The bill, which was tabled by President Emmanuel Macron’s Renaissance party, was approved in a tight vote in parliament, with 130 lawmakers voting in favor and 109 against.

In France, the star-spangled European flag is often seen flying alongside the French tricolor in many ministries, town halls and public buildings, but it has been voluntary and left to the discretion of local officials. Wednesday’s decision will make it compulsory to fly the flag for towns and cities with a population of over 1,500.

Parliamentary debates ahead of the vote were acrimonious with MPs belonging to Marine Le Pen’s far-right party National Rally accusing the government of trampling on French identity.  

“Macron’s MPs are showing their scorn for the French people … There are only three colors that the French bow to in their schools, in ceremonies, when they honor their dead, it’s white, blue and red,” said Jean-Philippe Tanguy, a National Rally MP.  

The move also provoked some consternation within the left-wing NUPES coalition which is divided on European policies — with a more Euroskeptic far-left pitted against the bill, and a pro-European Green party in favor of it.

Ecologist MEP Yannick Jadot clashed with the France Unbowed MEP Manon Aubry on Twitter over whether flying the EU flag was a “democratic forfeiture.”

The bill must now pass a vote in the French Senate before becoming law.

* _Task statement_
Please duplicate the passage on the French flag bill word for word, starting at "The move also" and ending at "favor of it.". The records that come after this text were taken from a separate source.

Saved data entries
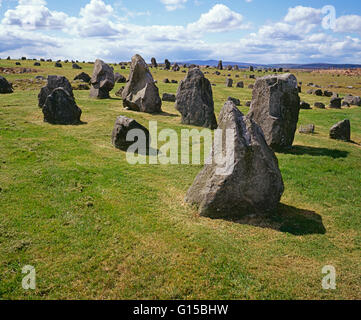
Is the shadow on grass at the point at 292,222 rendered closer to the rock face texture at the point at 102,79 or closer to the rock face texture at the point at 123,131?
the rock face texture at the point at 123,131

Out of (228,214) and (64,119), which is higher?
(64,119)

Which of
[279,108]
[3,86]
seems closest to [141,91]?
[279,108]

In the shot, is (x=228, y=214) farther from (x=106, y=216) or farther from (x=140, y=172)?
(x=140, y=172)

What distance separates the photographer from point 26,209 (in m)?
9.69

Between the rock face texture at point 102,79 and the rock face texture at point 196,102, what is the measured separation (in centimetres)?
1180

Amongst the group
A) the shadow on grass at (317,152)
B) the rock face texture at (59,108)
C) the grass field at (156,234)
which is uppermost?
the rock face texture at (59,108)

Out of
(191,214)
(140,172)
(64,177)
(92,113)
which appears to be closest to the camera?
(191,214)

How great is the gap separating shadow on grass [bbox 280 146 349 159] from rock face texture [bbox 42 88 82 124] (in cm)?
1423

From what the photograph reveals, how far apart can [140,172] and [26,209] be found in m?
4.98

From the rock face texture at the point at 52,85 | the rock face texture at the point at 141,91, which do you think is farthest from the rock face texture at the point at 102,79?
the rock face texture at the point at 52,85

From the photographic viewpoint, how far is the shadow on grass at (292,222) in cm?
913

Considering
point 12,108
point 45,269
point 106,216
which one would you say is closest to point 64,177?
point 106,216

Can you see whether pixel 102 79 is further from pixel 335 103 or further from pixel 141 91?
pixel 335 103

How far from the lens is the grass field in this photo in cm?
673
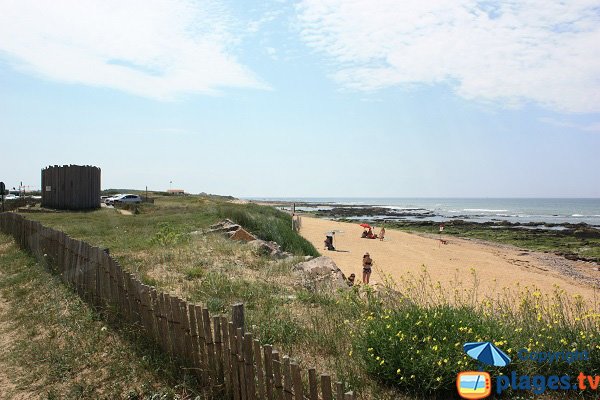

* _Finished answer_
The move also provoked some consternation within the left-wing NUPES coalition which is divided on European policies — with a more Euroskeptic far-left pitted against the bill, and a pro-European Green party in favor of it.